Multilevel QMC with Product Weights for Affine-Parametric, Elliptic PDEs

We present an error analysis of higher order Quasi-Monte Carlo (QMC) integration and of randomly shifted QMC lattice rules for parametric operator equations with uncertain input data taking values in Banach spaces. Parametric expansions of these input data in locally supported bases such as splines or wavelets was shown in Gantner et al. (SIAM J Numer Anal 56(1):111–135, 2018) to allow for dimension independent convergence rates of combined QMC-Galerkin approximations. In the present work, we review and refine the results in that reference to the multilevel setting, along the lines of Kuo et al. (Found Comput Math 15(2):441–449, 2015) where randomly shifted lattice rules and globally supported representations were considered, and also the results of Dick et al. (SIAM J Numer Anal 54(4):2541–2568, 2016) in the particular situation of locally supported bases in the parametrization of uncertain input data.
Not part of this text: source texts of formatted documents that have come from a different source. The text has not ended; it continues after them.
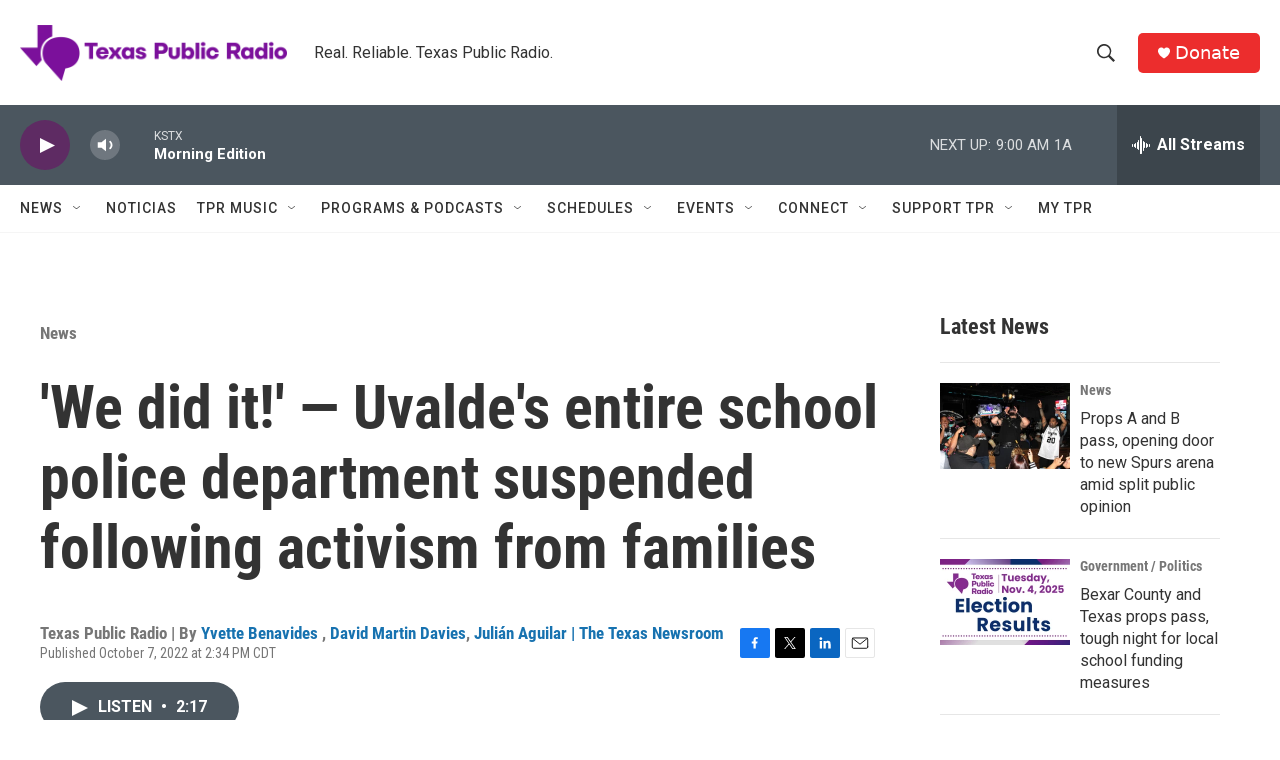

--- FILE ---
content_type: text/html; charset=utf-8
request_url: https://www.google.com/recaptcha/api2/aframe
body_size: 266
content:
<!DOCTYPE HTML><html><head><meta http-equiv="content-type" content="text/html; charset=UTF-8"></head><body><script nonce="mREJce_dNf4UubTXQug4rQ">/** Anti-fraud and anti-abuse applications only. See google.com/recaptcha */ try{var clients={'sodar':'https://pagead2.googlesyndication.com/pagead/sodar?'};window.addEventListener("message",function(a){try{if(a.source===window.parent){var b=JSON.parse(a.data);var c=clients[b['id']];if(c){var d=document.createElement('img');d.src=c+b['params']+'&rc='+(localStorage.getItem("rc::a")?sessionStorage.getItem("rc::b"):"");window.document.body.appendChild(d);sessionStorage.setItem("rc::e",parseInt(sessionStorage.getItem("rc::e")||0)+1);localStorage.setItem("rc::h",'1762338024947');}}}catch(b){}});window.parent.postMessage("_grecaptcha_ready", "*");}catch(b){}</script></body></html>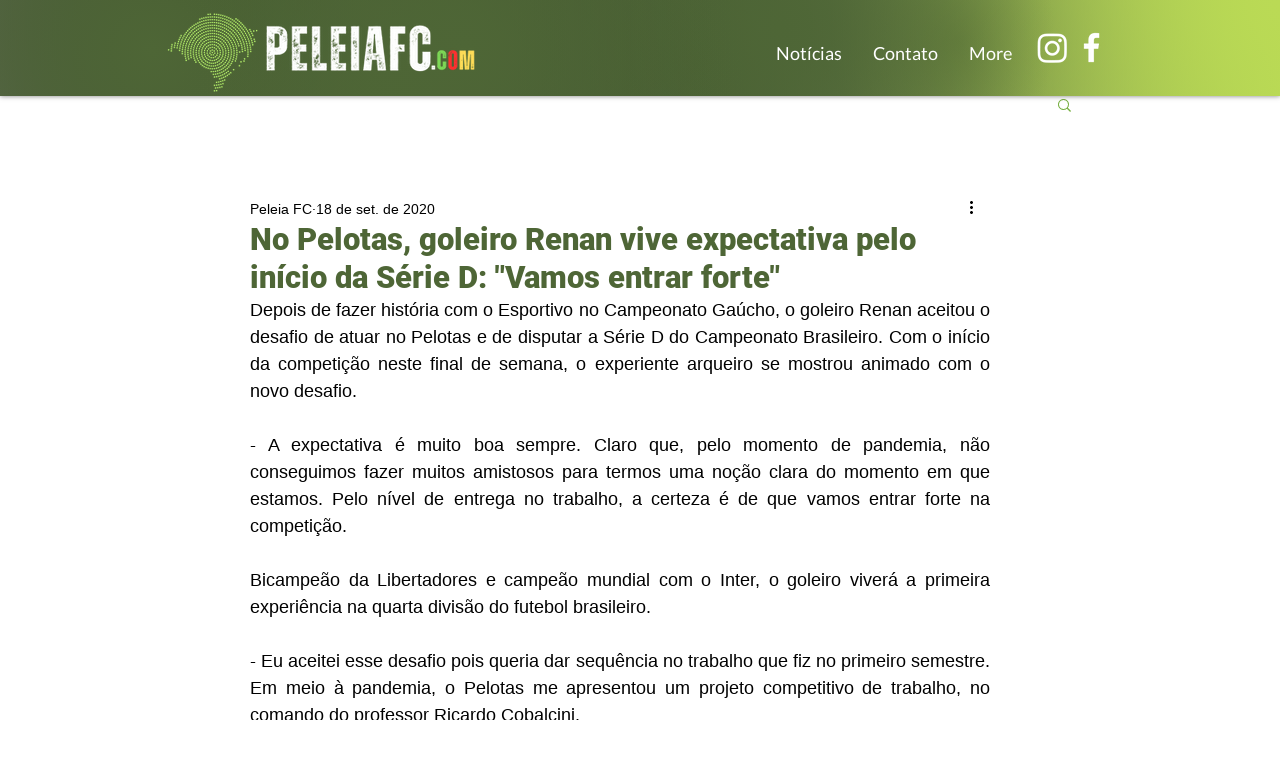

--- FILE ---
content_type: text/html; charset=utf-8
request_url: https://www.google.com/recaptcha/api2/aframe
body_size: 268
content:
<!DOCTYPE HTML><html><head><meta http-equiv="content-type" content="text/html; charset=UTF-8"></head><body><script nonce="5tNX0juon7YFNHvwQlEw6A">/** Anti-fraud and anti-abuse applications only. See google.com/recaptcha */ try{var clients={'sodar':'https://pagead2.googlesyndication.com/pagead/sodar?'};window.addEventListener("message",function(a){try{if(a.source===window.parent){var b=JSON.parse(a.data);var c=clients[b['id']];if(c){var d=document.createElement('img');d.src=c+b['params']+'&rc='+(localStorage.getItem("rc::a")?sessionStorage.getItem("rc::b"):"");window.document.body.appendChild(d);sessionStorage.setItem("rc::e",parseInt(sessionStorage.getItem("rc::e")||0)+1);localStorage.setItem("rc::h",'1770048735136');}}}catch(b){}});window.parent.postMessage("_grecaptcha_ready", "*");}catch(b){}</script></body></html>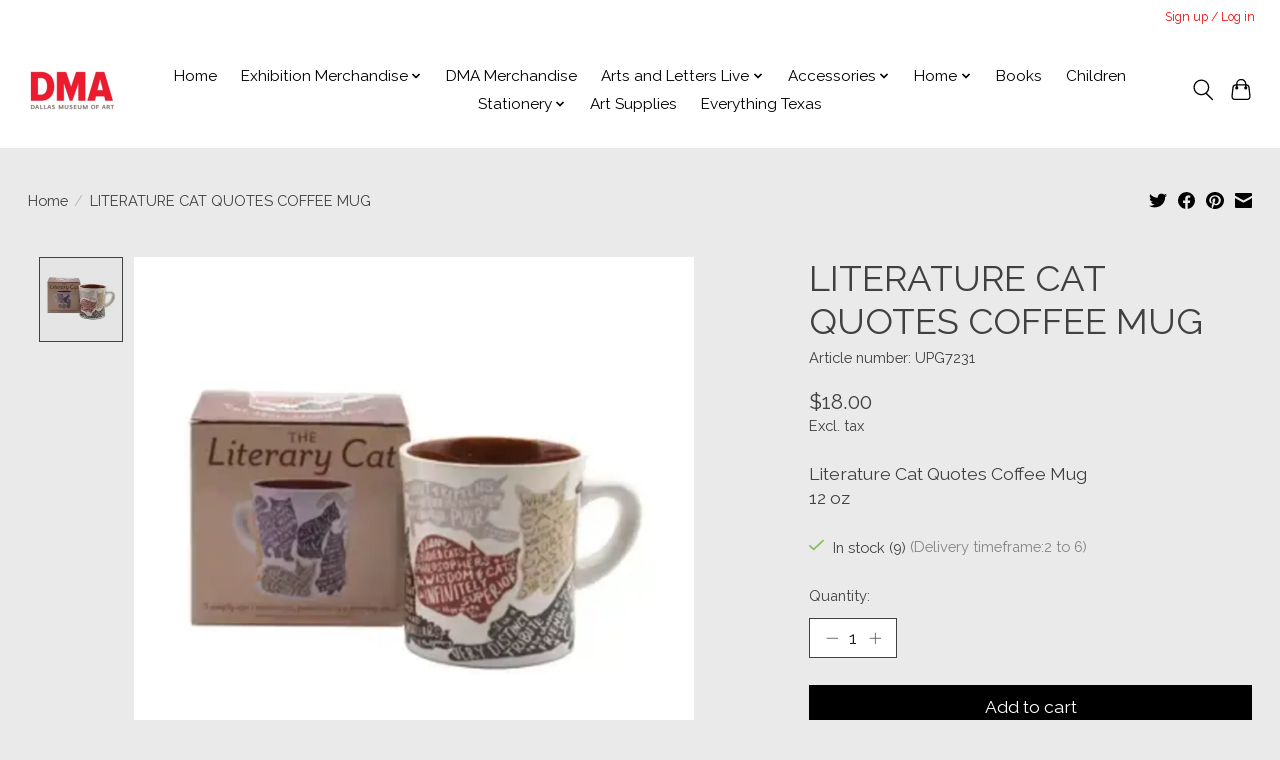

--- FILE ---
content_type: text/javascript;charset=utf-8
request_url: https://shop.dma.org/services/stats/pageview.js?product=61594444&hash=1e79
body_size: -437
content:
// SEOshop 28-01-2026 14:06:27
In particular, we show that locally supported basis functions allow for multilevel QMC quadrature with product weights, and prove new error vs. work estimates superior to those in these references (albeit at stronger, mixed regularity assumptions on the parametric integrand functions than what was required in the single-level QMC error analysis in the first reference above). Numerical experiments on a model affine-parametric elliptic problem confirm the analysis.